DOCUMENT EXCERPT:

Marathon hearing ends with questions about psychoeducational schools

Even after four hours of arguments regarding Georgia’s network of psychoeducational schools this week, a federal judge had more questions for attorneys on both sides.

“I just don’t want to get this wrong,” Judge Michael Brown said.

The state attorney general's office is arguing for the dismissal of a class action lawsuit filed in October 2017 by the Georgia Advocacy Office, a Decatur-based organization. It claims the Georgia Network for Educational and Therapeutic Support program, which serves students recommended due to emotional or behavioral disorders, violates the Americans with Disabilities Act. The suit alleges "unnecessary segregation" and unequal education opportunities.

State officials would not comment on the pending litigation. It’s unclear when Brown could rule.

RECORDS PROVIDED:
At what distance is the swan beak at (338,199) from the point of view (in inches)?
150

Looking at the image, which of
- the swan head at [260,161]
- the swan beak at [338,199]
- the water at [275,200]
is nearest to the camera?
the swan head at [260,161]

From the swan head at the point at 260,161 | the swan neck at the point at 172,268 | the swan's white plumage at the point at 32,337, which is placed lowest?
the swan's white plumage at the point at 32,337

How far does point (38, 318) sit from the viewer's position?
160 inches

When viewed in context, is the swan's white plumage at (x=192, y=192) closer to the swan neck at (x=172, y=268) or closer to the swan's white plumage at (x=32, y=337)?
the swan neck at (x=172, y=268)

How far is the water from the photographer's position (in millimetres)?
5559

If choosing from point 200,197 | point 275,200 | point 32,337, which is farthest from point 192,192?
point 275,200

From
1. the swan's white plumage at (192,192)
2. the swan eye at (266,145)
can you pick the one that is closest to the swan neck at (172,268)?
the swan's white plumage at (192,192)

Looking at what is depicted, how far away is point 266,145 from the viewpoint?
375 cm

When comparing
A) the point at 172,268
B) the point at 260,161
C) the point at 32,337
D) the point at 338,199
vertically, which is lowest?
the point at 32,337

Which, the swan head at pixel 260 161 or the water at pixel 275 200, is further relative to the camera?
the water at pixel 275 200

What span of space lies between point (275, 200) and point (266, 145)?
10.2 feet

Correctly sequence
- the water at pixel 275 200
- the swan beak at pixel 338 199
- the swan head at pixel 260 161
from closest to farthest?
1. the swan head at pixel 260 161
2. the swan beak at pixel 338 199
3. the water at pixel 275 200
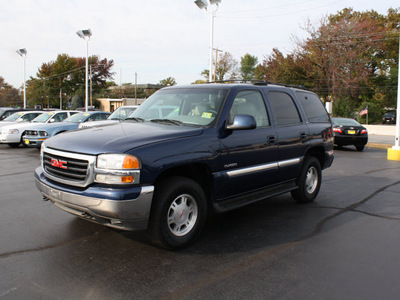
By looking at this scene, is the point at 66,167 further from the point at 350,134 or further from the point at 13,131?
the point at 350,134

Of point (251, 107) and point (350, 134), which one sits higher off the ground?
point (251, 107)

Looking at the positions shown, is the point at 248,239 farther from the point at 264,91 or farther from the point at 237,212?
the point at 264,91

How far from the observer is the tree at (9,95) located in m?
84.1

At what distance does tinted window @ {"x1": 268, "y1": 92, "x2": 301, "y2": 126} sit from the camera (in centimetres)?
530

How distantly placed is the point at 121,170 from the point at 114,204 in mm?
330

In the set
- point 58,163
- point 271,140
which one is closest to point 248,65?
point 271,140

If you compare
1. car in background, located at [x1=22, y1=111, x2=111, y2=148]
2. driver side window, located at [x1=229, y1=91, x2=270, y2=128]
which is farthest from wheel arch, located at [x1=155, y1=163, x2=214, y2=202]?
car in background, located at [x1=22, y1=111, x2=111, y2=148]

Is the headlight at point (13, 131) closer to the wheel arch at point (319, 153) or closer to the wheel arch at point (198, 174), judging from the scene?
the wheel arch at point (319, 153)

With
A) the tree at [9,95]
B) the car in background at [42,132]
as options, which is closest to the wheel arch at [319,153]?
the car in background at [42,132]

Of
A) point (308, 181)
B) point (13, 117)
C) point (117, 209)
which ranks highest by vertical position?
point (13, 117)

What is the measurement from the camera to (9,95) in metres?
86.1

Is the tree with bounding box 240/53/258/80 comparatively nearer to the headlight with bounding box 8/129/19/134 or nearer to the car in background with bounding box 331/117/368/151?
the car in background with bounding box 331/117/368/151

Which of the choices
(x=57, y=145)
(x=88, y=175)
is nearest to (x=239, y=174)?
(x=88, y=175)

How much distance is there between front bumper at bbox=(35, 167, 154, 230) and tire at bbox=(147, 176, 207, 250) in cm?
--
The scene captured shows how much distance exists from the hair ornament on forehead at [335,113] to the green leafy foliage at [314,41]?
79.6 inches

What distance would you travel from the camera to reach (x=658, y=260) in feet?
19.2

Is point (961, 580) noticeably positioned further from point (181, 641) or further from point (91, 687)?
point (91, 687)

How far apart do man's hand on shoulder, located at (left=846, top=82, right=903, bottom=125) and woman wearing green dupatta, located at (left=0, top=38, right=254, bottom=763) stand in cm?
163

WORK INSTRUCTION:
Please list every charge that the article on the psychoeducational schools hearing says the class action lawsuit makes against the program.

TASK OUTPUT:
- The Georgia Network for Educational and Therapeutic Support program violates the Americans with Disabilities Act.
- "Unnecessary segregation"
- Unequal education opportunities